Morris, the Senate president from Hugoton, is one of eight Republican candidates targeted by the mailer. The piece has also been delivered to GOP voters in the districts of Pete Brungardt of Salina, Jean Schodorf of Wichita, Tim Owens of Overland Park, Dwayne Umbarger of Thayer, Roger Reitz of Manhattan, Ruth Teichman of Stafford and Vicki Schmidt of Topeka. All of them are in contested races in the Aug. 7 Republican Party primary.
In response, Morris stated: "… a look at the voting record will show that every Republican in the Kansas Senate voted against Obamacare by passing the Kansas Health Care Freedom Act and is standing in direct opposition to the President’s healthcare plan."
The Kansas Health Care Freedom Act was approved by the Legislature in 2011. It said residents have the right to refuse to buy health insurance. The federal health reform law says that in 2014 most Americans will have to have health insurance.
But Americans for Prosperity's beef is with a vote by Morris and the other seven senators during the recently completed legislative session.
The Kansas House had earlier approved a health care freedom measure in the form of a constitutional amendment to be put on the November ballot.
But during debate in the Senate in February, state Sen.
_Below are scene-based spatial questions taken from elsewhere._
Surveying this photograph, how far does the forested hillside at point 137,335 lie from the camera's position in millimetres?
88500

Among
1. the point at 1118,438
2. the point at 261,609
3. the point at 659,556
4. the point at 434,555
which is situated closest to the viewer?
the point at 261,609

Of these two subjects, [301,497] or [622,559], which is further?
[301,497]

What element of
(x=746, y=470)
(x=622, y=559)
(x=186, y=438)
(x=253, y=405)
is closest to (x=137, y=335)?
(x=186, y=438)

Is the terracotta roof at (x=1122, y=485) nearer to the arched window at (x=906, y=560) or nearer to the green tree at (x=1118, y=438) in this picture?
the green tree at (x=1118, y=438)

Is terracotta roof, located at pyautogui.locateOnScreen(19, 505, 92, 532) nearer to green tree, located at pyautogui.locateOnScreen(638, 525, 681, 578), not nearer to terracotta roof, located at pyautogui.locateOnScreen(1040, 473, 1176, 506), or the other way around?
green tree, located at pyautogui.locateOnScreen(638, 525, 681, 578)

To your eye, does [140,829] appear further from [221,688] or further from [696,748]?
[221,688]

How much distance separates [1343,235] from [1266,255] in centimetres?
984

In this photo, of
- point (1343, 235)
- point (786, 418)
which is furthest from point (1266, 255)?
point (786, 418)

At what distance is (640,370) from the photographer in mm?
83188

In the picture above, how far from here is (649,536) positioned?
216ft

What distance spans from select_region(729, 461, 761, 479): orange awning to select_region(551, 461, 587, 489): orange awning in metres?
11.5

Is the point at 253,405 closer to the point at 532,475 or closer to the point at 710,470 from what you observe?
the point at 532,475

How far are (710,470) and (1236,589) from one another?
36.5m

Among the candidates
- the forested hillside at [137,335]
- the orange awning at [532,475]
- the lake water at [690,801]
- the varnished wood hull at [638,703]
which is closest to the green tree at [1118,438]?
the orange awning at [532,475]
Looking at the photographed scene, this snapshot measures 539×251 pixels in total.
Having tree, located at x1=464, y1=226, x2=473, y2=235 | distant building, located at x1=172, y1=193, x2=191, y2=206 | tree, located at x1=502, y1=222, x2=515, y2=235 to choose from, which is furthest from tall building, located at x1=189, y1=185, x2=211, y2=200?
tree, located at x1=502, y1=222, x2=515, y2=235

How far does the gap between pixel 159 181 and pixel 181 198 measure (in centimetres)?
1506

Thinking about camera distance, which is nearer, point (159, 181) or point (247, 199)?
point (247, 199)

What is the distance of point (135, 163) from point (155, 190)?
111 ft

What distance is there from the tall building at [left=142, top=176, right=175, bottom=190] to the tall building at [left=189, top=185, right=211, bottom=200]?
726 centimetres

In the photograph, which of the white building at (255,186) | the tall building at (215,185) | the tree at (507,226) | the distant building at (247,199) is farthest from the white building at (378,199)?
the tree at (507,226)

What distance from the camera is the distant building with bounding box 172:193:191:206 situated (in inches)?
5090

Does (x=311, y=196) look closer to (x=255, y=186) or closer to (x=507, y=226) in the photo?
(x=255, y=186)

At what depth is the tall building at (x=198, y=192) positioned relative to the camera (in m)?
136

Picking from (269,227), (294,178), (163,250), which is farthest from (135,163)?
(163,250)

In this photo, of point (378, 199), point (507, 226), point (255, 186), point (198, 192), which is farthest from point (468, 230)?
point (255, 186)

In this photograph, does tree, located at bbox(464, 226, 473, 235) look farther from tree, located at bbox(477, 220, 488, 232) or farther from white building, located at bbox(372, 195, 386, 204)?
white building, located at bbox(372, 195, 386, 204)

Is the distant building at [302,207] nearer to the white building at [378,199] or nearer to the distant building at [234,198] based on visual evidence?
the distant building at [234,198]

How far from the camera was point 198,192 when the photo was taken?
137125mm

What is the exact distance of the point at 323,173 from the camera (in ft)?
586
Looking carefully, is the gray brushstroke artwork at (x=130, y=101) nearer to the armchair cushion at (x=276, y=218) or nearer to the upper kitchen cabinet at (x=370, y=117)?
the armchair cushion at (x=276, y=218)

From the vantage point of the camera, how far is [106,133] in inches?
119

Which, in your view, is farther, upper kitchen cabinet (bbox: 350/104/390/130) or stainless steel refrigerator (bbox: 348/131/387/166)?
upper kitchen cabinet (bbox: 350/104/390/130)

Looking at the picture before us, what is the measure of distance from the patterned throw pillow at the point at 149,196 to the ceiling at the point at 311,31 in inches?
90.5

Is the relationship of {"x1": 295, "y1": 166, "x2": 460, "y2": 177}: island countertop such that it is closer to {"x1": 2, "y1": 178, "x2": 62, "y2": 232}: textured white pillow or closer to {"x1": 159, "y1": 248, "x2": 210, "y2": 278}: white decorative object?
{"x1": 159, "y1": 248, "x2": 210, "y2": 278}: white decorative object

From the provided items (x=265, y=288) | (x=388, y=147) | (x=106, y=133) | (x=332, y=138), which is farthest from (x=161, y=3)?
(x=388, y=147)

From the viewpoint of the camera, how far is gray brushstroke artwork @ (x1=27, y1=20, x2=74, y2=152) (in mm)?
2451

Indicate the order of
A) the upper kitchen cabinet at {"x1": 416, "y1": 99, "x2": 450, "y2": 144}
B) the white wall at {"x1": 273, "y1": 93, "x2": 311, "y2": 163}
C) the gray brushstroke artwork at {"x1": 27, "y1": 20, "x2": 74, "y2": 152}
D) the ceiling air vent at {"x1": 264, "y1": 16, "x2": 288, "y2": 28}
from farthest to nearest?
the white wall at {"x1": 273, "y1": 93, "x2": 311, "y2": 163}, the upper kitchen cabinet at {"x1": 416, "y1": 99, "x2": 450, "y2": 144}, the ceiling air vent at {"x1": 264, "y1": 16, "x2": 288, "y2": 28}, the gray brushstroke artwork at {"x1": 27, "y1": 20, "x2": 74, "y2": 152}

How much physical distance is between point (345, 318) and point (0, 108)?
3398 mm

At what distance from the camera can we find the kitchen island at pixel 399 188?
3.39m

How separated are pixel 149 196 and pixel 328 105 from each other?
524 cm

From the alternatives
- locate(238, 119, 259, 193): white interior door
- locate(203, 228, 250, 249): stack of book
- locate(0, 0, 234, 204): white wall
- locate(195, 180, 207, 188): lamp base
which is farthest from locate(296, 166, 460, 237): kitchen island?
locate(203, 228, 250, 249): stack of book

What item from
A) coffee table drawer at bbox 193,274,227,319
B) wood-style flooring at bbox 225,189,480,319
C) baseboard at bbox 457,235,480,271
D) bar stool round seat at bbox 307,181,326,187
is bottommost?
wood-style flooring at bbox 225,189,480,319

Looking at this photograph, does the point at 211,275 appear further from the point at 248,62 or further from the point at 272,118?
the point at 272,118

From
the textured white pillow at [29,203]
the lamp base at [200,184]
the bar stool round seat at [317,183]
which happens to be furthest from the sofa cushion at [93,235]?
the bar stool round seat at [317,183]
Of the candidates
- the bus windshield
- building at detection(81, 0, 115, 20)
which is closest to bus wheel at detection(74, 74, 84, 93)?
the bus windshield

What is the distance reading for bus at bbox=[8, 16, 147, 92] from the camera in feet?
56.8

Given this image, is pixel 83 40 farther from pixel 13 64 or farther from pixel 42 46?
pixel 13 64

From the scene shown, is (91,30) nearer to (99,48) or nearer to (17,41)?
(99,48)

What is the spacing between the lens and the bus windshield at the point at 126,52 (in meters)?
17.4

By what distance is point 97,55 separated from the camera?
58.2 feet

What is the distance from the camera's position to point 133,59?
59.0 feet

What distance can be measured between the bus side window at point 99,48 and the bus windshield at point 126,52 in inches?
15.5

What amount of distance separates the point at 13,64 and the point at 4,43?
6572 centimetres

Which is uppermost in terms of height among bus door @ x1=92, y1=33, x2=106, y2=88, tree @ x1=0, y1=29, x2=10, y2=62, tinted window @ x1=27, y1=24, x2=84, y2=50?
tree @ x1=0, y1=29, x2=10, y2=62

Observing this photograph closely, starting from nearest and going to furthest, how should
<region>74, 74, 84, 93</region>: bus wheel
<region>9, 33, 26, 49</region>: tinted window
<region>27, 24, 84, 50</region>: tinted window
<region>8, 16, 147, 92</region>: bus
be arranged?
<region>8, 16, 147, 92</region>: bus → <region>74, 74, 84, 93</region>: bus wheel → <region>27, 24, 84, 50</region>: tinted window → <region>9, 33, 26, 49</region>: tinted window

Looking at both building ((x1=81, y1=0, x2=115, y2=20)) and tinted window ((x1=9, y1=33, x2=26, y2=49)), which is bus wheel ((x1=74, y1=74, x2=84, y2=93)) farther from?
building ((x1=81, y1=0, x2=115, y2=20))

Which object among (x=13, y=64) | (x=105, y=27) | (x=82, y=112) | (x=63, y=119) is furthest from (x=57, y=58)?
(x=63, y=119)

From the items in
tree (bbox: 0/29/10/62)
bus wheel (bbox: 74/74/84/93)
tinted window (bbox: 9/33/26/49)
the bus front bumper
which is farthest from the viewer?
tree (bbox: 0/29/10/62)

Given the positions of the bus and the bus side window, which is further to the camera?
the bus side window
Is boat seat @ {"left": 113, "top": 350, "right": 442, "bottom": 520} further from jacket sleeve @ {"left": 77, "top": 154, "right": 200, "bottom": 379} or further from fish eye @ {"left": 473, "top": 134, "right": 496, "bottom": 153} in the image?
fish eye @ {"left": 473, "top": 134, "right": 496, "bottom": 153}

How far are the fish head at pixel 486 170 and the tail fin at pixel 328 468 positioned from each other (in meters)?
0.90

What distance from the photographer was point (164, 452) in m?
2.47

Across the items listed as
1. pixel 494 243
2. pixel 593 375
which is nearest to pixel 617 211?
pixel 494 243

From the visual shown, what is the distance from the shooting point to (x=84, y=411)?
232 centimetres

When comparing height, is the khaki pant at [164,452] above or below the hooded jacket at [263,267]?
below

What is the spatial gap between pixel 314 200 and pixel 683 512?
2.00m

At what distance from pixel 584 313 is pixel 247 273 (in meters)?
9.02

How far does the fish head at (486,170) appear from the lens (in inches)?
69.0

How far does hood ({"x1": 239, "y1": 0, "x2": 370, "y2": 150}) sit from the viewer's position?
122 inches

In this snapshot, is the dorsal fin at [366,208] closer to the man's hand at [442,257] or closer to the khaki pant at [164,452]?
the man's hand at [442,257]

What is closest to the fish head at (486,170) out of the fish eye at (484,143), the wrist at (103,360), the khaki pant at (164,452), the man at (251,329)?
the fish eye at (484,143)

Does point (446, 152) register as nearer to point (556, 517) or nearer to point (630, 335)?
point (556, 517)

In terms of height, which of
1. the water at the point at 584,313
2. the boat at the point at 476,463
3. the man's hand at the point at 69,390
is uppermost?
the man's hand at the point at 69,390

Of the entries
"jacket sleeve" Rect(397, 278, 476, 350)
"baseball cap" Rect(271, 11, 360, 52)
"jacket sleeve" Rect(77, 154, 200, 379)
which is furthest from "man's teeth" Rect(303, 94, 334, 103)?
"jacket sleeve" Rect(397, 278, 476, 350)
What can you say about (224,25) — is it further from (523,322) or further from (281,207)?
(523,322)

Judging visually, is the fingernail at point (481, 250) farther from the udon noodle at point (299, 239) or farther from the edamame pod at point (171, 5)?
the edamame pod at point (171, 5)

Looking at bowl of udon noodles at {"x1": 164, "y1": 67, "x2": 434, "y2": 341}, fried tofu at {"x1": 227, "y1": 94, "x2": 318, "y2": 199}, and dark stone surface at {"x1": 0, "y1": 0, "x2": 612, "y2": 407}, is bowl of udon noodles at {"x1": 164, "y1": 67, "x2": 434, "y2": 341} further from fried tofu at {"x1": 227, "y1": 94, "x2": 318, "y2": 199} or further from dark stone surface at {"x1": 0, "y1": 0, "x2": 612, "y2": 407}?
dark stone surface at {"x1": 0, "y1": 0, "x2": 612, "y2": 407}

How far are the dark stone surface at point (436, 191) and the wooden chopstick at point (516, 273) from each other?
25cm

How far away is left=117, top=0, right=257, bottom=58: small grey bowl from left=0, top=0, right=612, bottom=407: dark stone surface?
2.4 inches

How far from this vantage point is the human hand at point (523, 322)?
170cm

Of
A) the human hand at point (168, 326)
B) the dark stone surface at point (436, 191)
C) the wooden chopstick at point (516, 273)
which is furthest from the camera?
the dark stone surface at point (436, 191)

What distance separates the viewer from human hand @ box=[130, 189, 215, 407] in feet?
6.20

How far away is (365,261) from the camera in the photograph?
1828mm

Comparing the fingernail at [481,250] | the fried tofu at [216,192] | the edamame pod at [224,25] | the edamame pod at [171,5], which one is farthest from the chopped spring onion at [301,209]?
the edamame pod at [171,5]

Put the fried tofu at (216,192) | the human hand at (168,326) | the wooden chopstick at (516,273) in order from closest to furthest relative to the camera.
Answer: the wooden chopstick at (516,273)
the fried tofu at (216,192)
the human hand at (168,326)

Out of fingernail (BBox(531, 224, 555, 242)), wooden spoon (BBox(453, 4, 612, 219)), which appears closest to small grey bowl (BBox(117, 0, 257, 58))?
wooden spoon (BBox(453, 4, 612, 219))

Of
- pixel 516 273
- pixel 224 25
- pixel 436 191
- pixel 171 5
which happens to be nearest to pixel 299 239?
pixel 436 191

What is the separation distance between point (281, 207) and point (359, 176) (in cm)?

Terrie Huntington, R-Fairway, offered a change to the proposed constitutional amendment that essentially said if the Supreme Court upheld the constitutionality of the Affordable Care Act, then the proposed state constitutional amendment would not be submitted to the voters. Supporters of Huntington's measure said it would be a waste of taxpayer dollars to have a vote on the issue if the Supreme Court had already ruled.
Morris and the other seven senators targeted by AFP voted for the Huntington amendment, and it passed. Then when the proposed constitutional amendment came up for final passage, it fell short by one vote to get the required two-thirds majority to be placed on the ballot.
Derrick Sontag, state director of the AFP, says even with the Supreme Court ruling, Kansans deserved an opportunity to vote on the Affordable Care Act because there will continue to be efforts to repeal it.
Morris asked the public not to be deceived by what AFP was saying. He called AFP a Virginia-headquartered, special interest group.
Sontag said all the money raised for the mailers came from Kansas. As a tax-exempt "social welfare" organization, AFP does not have to disclose its donors. The organization was founded by Charles and David Koch who run Kansas-based Koch Industries.